Revenue from electricity export to Iraq, Pakistan and Afghanistan reached $60 million in 2018.
Although electricity export tariffs vary and are based on a variety of factors namely fuel prices in the Persian Gulf region, power can be sold for at least 11 cents per kilowatt hour in international markets. The same in the domestic market barely makes 1.5 cents.
Tavanir is in charge of purchasing electricity from power plants and private companies are obliged to sell only to the state giant.
To further justify his view, Ardakanian said the power sector in Iraq, Pakistan and Afghanistan are the monopoly of governments and “they are keener to sign contracts with Tavanir rather than private firms.”
He did not elaborate. It is obvious that when a country like Iraq is unable or unwilling to settle its whopping debts to Iran Tavanir continues to export. However, private firms have their own business rules and cannot be as generous as a state company even if they wanted to.
Unless power prices increase Tavanir problems will persist and possibly get worse, the minister warned. Due to the huge gap between real energy costs and what consumers pay, the government must annually pay $1 billion in subsidies to plug the huge gap in real energy costs and the bills sent to consumers.
Power generation in Iran costs at least 3 cents per kilowatt-hour but consumers are charged less than 1 cent per kWh.
“The experience of countries like Turkey shows that the only way to convince subscribers to use power wisely is to revise pricing structures and obliging heavy consumers to pay real prices that include the cost for power generation, dispatch and transmission.”
Contrary to what the minister says about the need for Tavanir’s monopoly on selling power, advocates of free enterprise like Alireza Kafshkanan argue that so long as electricity is sold only by the Energy Ministry, the power sector will not flourish as it deserves due to the reluctance of private firms to get involved in mega projects.
“Unless the private sector breaks the absolute monopoly over electricity export and the ministry allows space for private companies, the industry will not improve.”
Recalling Iran's ability to emerge as a regional electricity export hub with its impressive infrastructure and skilled workforce, Kafshkanan says, "Iran's 10-year track record in electricity deals [export and swap contracts] with neighbors, namely Pakistan, Afghanistan and Iraq, is commendable.
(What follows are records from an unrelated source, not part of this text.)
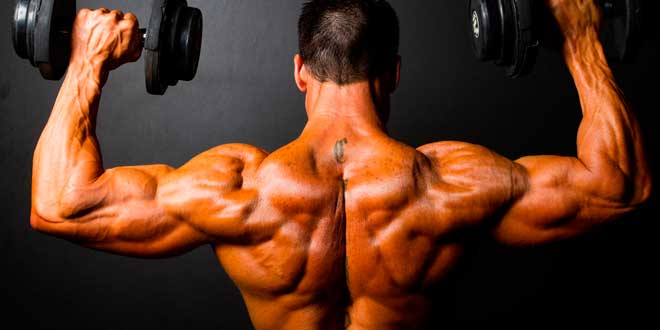 Increase your muscle growth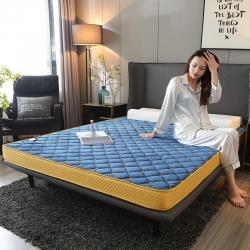 水晶绒绣花记忆海绵立体床垫6/10cm 两个厚度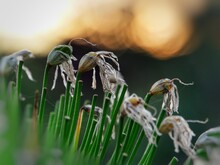 Agapanthus Seeds On Green Stems Backlit By Golden Bokeh
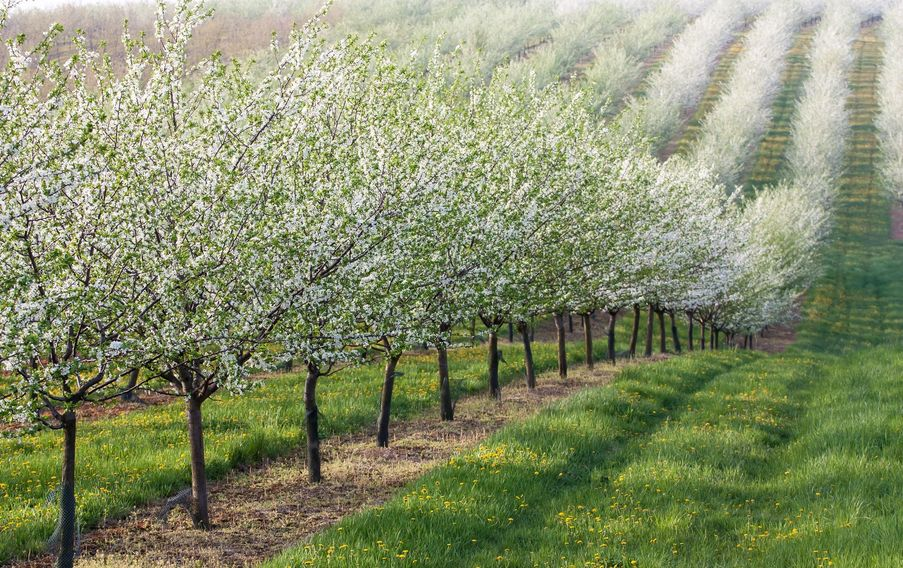 CarolinaZen Bath + Body. Our skin care starts here in local orchards and berry patches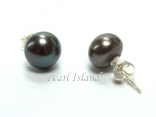 Prestige Peacock Black Pearl Studs 7-8mm
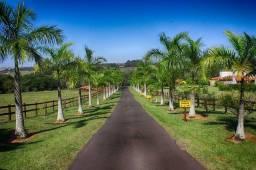 Fazenda JM- Paraná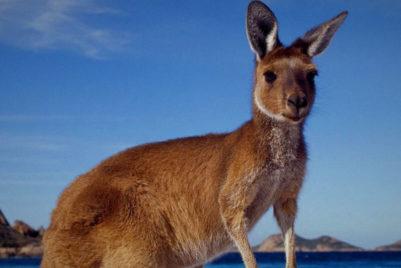 Hoping To Advance Australia Fair
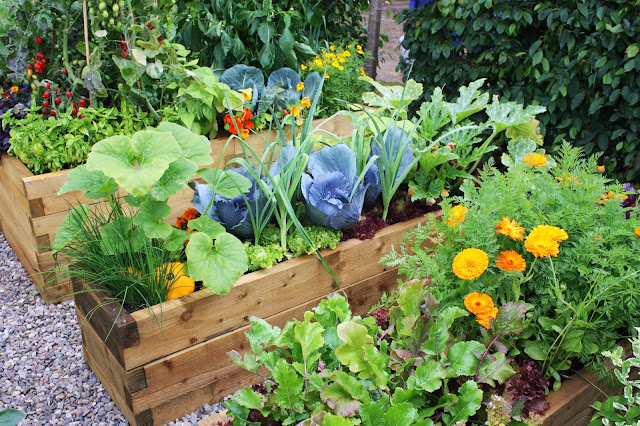 Best Vegetables That Grow Well in A Container or Pot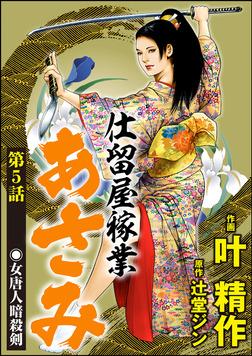 仕留屋稼業あさみ(分冊版) 【第5話】-電子書籍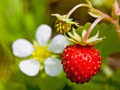 Closeup of a wild strawberry with berries and florets - PhotoDune Item for Sale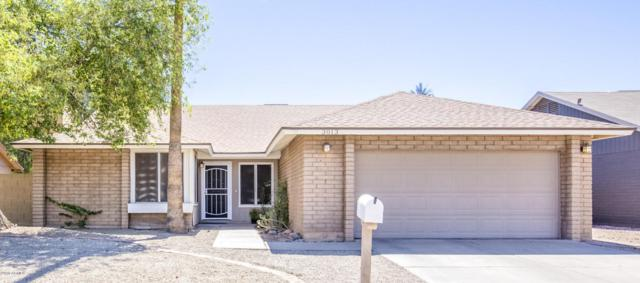 3013 N Salida Del Sol, Chandler, AZ 85224 (MLS #5776238) :: Lux Home Group at  Keller Williams Realty Phoenix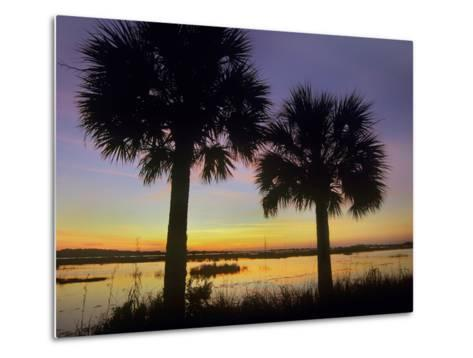 Sabal Palms at Saint Marks National Wildlife Refuge, Florida, Usa-Tim Fitzharris-Metal Print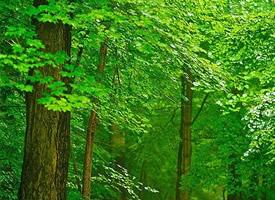 郁郁葱葱的茂盛树木绿色护眼壁纸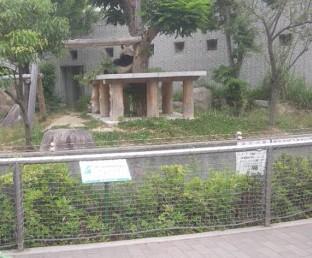王子動物園の夏休みの混雑状況は?トワイライトzoo?パンダの返還?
It is strange that no plans have been made to transform the country into a regional hub.”
One major reason behind the monopolies is the steep increase in foreign exchange rates. Currency rates have surged in Iran as a permanent faultline of the sanction-plagued economy. The dollar fetched 260,000 rials on Monday. Last year it was near 150,000 rials. In the summer of 2013 when President Hassan Rouhani took office the greenback was not worth more than 36,000 rials.